Copyright 2007 © Bob Eckstein. All rights reserved. Reprinted with permission. Courtesy of Picturetown, Inc.®
One constant in this business is getting ripped off – not getting paid for work you’ve done or not getting paid the amount agreed on. My personal favorite is not getting paid for work being reprinted without your permission. In other words you’re reading a book or magazine, and you’re thinking, wow, that illustration sure looks a lot like my style, hey wait, that is my illustration. Has happened more times than you would think. Once I confronted the lead singer of a rock group who used my art, without my permission, for their poster (I won’t mention the band and give them a plug, because they’re as unknown as I am).
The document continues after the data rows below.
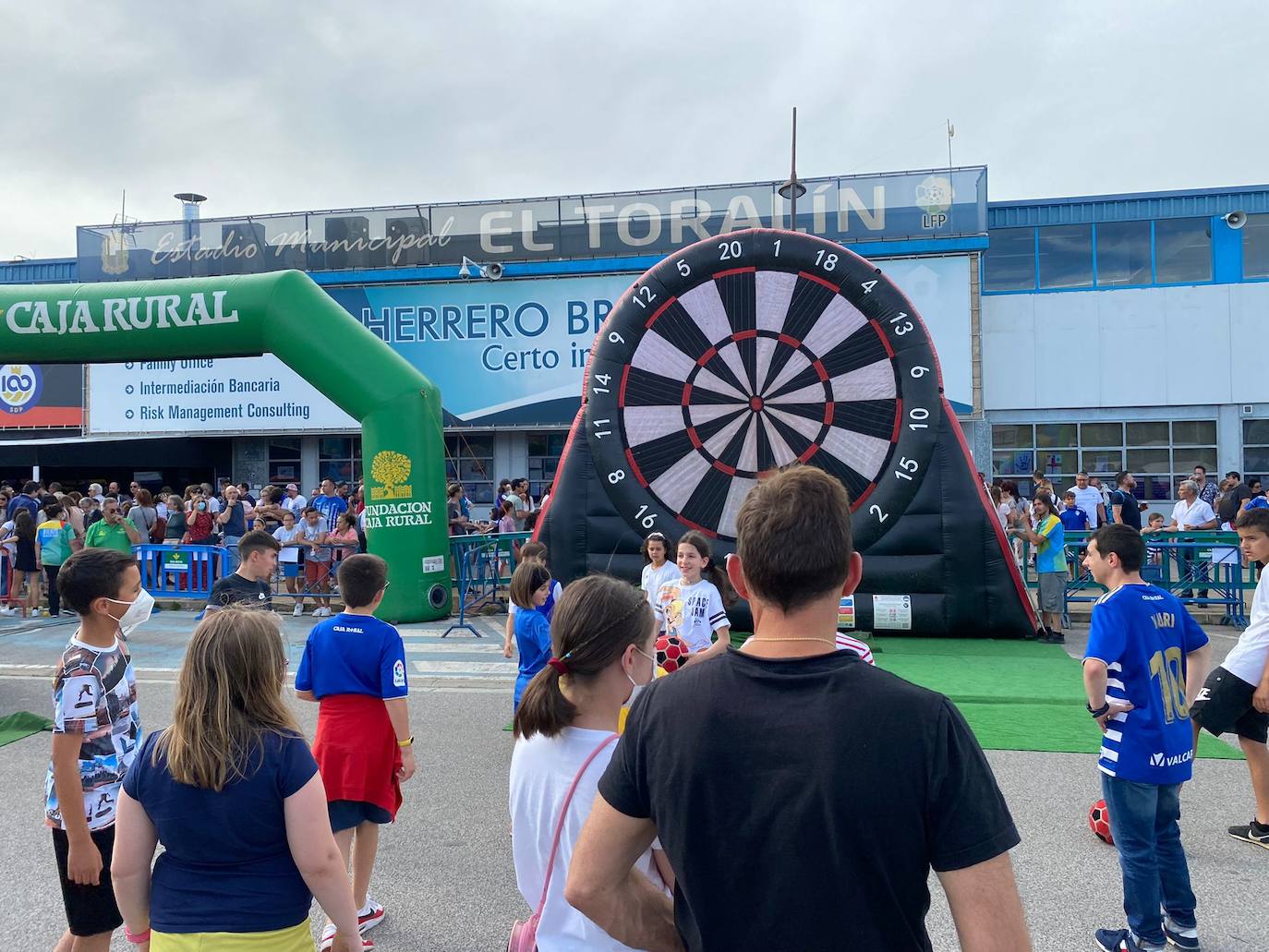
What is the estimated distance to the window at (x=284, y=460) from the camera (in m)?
21.9

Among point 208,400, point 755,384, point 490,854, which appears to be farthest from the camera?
point 208,400

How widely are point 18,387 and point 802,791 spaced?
26976 millimetres

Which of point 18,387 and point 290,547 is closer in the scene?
point 290,547

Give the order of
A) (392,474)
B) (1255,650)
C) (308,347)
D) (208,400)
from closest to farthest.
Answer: (1255,650)
(308,347)
(392,474)
(208,400)

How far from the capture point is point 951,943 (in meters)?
3.79

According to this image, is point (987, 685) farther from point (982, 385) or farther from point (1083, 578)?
point (982, 385)

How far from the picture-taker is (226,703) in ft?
7.48

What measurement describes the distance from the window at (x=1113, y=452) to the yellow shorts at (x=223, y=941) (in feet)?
63.3

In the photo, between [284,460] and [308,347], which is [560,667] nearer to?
[308,347]

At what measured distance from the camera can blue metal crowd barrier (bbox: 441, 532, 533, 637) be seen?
12477mm

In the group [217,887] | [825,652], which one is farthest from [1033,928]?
[217,887]

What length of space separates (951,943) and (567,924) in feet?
7.97

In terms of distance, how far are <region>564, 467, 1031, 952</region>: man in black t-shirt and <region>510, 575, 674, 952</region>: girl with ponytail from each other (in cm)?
32

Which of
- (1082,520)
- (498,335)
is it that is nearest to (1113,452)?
(1082,520)
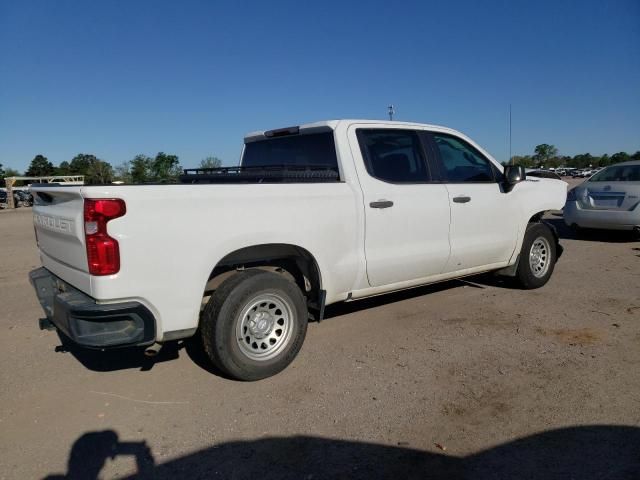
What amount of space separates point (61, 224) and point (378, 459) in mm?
2564

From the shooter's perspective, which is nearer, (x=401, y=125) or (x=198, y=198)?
(x=198, y=198)

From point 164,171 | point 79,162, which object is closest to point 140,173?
point 164,171

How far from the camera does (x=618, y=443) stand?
281 centimetres

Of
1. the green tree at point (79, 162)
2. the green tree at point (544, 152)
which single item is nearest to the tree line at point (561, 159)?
the green tree at point (544, 152)

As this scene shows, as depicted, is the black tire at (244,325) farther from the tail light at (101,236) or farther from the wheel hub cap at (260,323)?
the tail light at (101,236)

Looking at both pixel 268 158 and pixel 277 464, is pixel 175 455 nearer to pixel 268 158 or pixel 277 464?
pixel 277 464

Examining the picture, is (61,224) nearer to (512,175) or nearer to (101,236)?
(101,236)

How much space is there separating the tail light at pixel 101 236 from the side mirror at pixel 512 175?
415 centimetres

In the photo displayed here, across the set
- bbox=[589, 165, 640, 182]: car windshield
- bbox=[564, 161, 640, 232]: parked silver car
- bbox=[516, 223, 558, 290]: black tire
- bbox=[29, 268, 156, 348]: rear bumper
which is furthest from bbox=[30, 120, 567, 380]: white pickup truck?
bbox=[589, 165, 640, 182]: car windshield

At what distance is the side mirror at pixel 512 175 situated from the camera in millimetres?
5461

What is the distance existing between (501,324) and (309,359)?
2.06 metres

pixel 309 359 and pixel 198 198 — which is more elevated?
pixel 198 198

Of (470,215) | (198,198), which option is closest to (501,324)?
(470,215)

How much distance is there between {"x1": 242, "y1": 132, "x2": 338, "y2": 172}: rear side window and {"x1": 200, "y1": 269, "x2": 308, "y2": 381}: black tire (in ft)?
4.15
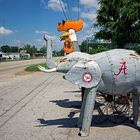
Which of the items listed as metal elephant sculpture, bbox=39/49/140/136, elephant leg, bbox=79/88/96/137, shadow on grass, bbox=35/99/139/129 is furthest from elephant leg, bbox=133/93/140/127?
elephant leg, bbox=79/88/96/137

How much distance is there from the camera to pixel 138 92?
5.92m

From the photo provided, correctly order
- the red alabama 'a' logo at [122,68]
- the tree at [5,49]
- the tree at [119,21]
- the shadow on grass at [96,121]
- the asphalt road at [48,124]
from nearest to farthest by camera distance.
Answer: the red alabama 'a' logo at [122,68] → the asphalt road at [48,124] → the shadow on grass at [96,121] → the tree at [119,21] → the tree at [5,49]

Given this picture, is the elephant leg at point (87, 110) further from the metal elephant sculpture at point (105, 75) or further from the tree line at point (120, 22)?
the tree line at point (120, 22)

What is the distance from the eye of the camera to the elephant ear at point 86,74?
5.68 metres

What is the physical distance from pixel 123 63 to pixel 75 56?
1083mm

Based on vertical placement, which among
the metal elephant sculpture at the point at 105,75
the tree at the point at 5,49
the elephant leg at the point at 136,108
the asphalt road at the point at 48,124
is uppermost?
the metal elephant sculpture at the point at 105,75

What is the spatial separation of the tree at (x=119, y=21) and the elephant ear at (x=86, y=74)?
1332 centimetres

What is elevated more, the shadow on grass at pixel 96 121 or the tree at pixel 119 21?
the tree at pixel 119 21

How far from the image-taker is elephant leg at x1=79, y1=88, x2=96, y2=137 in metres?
5.77

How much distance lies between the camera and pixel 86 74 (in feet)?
18.9

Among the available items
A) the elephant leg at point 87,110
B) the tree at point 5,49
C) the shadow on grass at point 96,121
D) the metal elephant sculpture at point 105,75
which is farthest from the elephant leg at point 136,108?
the tree at point 5,49

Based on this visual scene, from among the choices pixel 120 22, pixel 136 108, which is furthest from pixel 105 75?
pixel 120 22

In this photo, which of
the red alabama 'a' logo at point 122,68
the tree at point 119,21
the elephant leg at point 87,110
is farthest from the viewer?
the tree at point 119,21

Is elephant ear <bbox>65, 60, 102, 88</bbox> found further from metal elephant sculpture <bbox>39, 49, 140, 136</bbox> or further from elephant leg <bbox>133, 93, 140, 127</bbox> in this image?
elephant leg <bbox>133, 93, 140, 127</bbox>
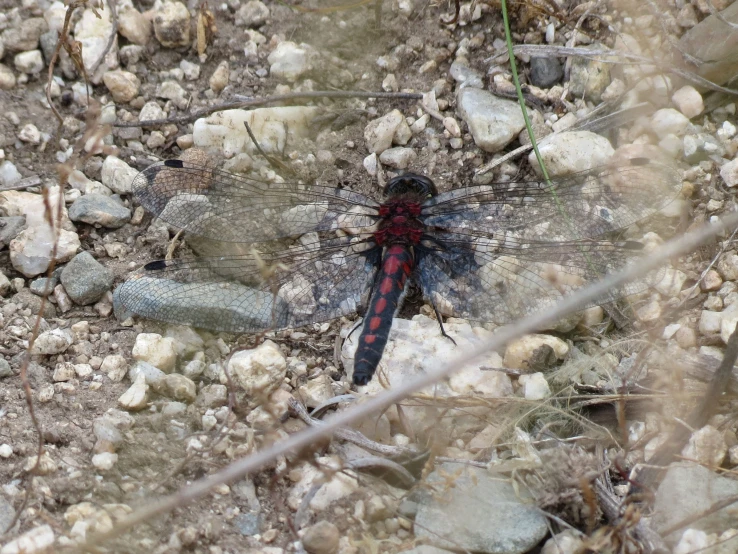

In the ‘90s it was happening frequently and with students coming out of my classes with work that too often bore a resemblance to mine, I turned to the restroom style that pays my bills today – it’s a style that can’t be stolen as it’s practically devoid of style.
Back in the ‘80s I was the main contributor for a magazine called Spy. (Above is a cartoon of mine – the last cartoon ever published in Spy.) Although I appeared hundreds of times in this popular magazine and my cartoons, stories, charts and illustrations help define their style, I was not mentioned in their anniversary book, Spy the Funny Years and (only) appeared on 6 pages (for they most famous piece which wound-up on TV). I expressed my disappointment over this and instructed them how they could make it up to me – they, after all, had received $1.2 million book advance. After a lot of apologies and aggravation all I got was a small check for $1,200 from the founder who, ironically, I told face-to-face at the book party, was the same amount we settled for out of court (for a different time he owed me money for a different magazine).
To put salt in the wound, at the same time I’ve been writing out checks all over town to legally purchase permission to print artwork for my upcoming book. My advance was about 4% of theirs. (It was announced this morning Jenna Bush got over $300K. That buckethead's book initial run is slated for 500,000. Mine is about 18 books.) My total costs for producing my snowman book is in the five figures not counting the around six figures in work I passed up on the past five years to research snowmen in the Middle Ages. A lot is resting on these snowmen.